No. The UK has never insisted that these issues be covered by EPAs. But it believes that there are good development reasons explaining why they should be. Services like telecommunications, banking and construction are the backbone of a growing economy and most ACP countries desperately need to attract foreign investment in these sectors and others.
#7: EPAs are a danger to ACP countries’ development[20]
No. The UK's trade and development policy is more concerned on how the UK can use trade to help ACP countries build stronger economies and break their dependence on trade preferences and basic commodity trade.
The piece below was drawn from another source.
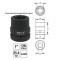 Cheie hexagonala de impact 1&quot;, 24mm, Yato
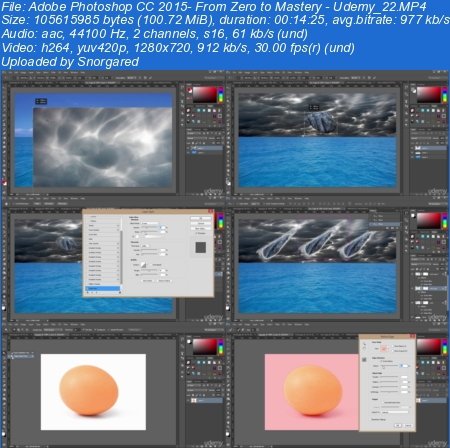 Adobe Photoshop CC 2015: From Zero to Mastery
EPAs that the UK signs with ACP countries are designed to help bring greater opportunities to local businesses, attract new investment and build strong regional markets that can compete globally. EPAs will turn a trade relationship that is dependent on several commodities into one based on economic diversification and growing economies.
#8: RoO in EPAs bind countries to trade more with party states
The claim here is that RoO are too restrictive as they bind EPA countries to trade more with other EPA partners at the expense of third party LDC countries. However, countries are not bound, but rather have more liberal criteria for goods coming from EPA party states.
#9: Goods originating in the EPA states are good and goods from elsewhere are bad
While EPAs include chapters on TBT and SPS, it does not mean that all other goods are substandard. The quality of products is all gauged according to the same standards, it is up to trading firms to judge if certain products meet their needs and if the standards and certification are trustworthy.
#10: Imports from all ACP countries can enter partner states free of duty
Not all ACP states have FTAs with one another. Treatment of goods from ACP states is thus decided on the trading relationship between the country of import and the originating country.
Beyond capacity building with specific development objectives, EPAs also involve enhanced policy cooperation and dialogue on agriculture and food security that, among other things, seek to improve farmers’ capacity to comply with SPS and other agricultural standards. Furthermore, EPAs also attempt to address capacity relating to issues at the border. For example, several UK-ACP EPAs with ESA, SACUM, CARIFORUM, and Pacific States provide a legal framework with clear trade facilitation objectives.
Finally, programmes to take advantage of or support the implementation of EPAs will be carried out to improve ACP countries’ technical and administrative capacity in both the public and private sectors.